Olivier LALIEU, Histoire de la mémoire de la Shoah

Rémi DALISSON, Histoire de la mémoire de la Grande Guerre

Emile KERN, Histoire de la mémoire du Premier Empire

Ces ouvrages sont diffusés par les éditions Belin et peuvent être commandés sur internet ou dans toutes les librairies : http://www.editions-belin.com/ewb_pages/r/rubrique-fille-hors-scolaire.php?ruid=11156

 

Le devoir de mémoire. Histoire des politiques mémorielles

Depuis les années 1990, l’expression « devoir de mémoire » est à la mode dans notre pays. Elle est partout déclinée en de multiples applications et pas seulement lors des grandes commémorations, qui rythment notre calendrier national. Pour certains, elle devient même un peu trop envahissante, génératrice de tensions et de revendications. En outre, si d’aucuns trouvent légitime l’expression, d’autres la réprouvent et surtout le mot « devoir », en contradiction avec les libertés individuelles chèrement acquises par le peuple français. Il paraît assurément difficile, comme le souligne le philosophe Paul Ricoeur, de faire mémoire de manière apaisée [1]. Le débat sur cette thématique est donc plus que jamais d’actualité. Il engage l’Etat dans une politique mémorielle, que celui-ci doit constamment justifier, voire moderniser. Car les citoyens du 21ème siècle, façonnés par une autre culture que celle de leurs pères, ont une façon différente de vivre et de regarder le passé.

 

Le devoir de mémoire : d’un contexte à l’autre

Le terme se répand dans les années 1990. L’émission de télévision à grande écoute qu’est « La Marche du Siècle », le popularise via son magazine du 30 juin 1993. La même année, la question est inscrite au sujet de philosophie du Baccalauréat. Ce n’est pas un hasard. Enfin, le souvenir de la Grande Guerre, quelque peu marginalisé par les images de la Seconde, revient sur le devant de la scène mémorielle, sorte d’avant-goût du centenaire de 2014-2018. Très vite, les associations combattantes et commémoratives, la société civile et les municipalités reprennent l’expression de « devoir de mémoire » et la font leur, soutenus par le Ministère de la Défense. A présent, elle est devenue courante et les livres sur la question foisonnent.

Cette imprégnation de la mémoire s’explique à la fois par le rôle de l’histoire et par l’importance de la tradition judéo-chrétienne. Historiquement, notre pays est depuis des siècles marqué par la guerre et la mémoire combattante. Combien d’écoliers, utilisateurs du célèbre « petit Lavisse »ont égrené les noms de batailles célèbres et de leurs héros ! La mise en place du service militaire en 1798 (loi Jourdan) rend l’armée familière aux anciens. La tradition judéo-chrétienne, de son côté, conforte l’idée de mémoire. Que ce soit le « Zakhor » juif de l’Ancien Testament (« souviens-toi ») ou « l’anamnèse » (le souvenir) des chrétiens,fidèles au message du Christ, la dynamique mémorielle imprègne notre civilisation.

Données enregistrées
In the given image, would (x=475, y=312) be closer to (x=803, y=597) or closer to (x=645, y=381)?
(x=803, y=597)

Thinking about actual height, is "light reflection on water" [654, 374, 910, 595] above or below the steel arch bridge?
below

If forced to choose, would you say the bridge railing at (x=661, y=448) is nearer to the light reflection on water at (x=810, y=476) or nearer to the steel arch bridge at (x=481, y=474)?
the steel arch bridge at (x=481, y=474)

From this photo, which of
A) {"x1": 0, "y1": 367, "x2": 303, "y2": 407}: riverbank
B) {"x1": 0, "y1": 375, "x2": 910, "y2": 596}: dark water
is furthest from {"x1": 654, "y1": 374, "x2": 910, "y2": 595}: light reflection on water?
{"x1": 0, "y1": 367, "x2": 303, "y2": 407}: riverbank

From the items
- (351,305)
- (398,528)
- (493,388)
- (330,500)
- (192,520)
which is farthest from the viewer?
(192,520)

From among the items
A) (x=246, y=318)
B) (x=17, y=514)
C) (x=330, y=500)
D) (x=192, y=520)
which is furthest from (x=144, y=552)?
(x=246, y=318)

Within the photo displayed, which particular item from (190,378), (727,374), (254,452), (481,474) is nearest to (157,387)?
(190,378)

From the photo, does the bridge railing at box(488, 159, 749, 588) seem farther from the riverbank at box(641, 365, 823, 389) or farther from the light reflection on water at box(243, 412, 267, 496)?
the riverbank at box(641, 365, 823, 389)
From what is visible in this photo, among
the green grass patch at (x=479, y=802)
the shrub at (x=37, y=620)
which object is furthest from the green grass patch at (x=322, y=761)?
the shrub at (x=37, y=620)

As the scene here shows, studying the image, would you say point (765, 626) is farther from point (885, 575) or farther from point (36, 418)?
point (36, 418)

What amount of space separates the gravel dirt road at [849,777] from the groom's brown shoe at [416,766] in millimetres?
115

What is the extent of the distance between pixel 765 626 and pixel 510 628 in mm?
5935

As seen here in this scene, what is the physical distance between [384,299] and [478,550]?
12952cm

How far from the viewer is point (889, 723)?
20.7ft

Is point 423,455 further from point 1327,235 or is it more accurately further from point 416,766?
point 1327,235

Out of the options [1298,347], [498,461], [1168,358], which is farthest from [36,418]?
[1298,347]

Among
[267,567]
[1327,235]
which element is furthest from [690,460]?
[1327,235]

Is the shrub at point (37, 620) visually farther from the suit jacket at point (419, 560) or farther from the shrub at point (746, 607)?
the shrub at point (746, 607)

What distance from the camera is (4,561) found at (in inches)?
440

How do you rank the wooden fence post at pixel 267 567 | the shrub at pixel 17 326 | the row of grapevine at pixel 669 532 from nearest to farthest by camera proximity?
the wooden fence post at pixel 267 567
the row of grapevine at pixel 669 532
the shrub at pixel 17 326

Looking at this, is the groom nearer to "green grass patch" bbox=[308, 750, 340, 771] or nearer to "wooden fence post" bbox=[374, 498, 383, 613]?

Consigne donnée
Répondez à ces questions à partir du texte sur le devoir de mémoire, en marquant vos réponses (a), (b), (c) :
(a) Quelle émission de télévision a popularisé l'expression « devoir de mémoire », et à quelle date ?
(b) Quelle loi a mis en place le service militaire, et en quelle année ?
(c) Quelles éditions diffusent les trois ouvrages cités en tête du texte ?

Bonne réponse
(a) « La Marche du Siècle », avec son magazine du 30 juin 1993.
(b) La loi Jourdan, en 1798.
(c) Les éditions Belin.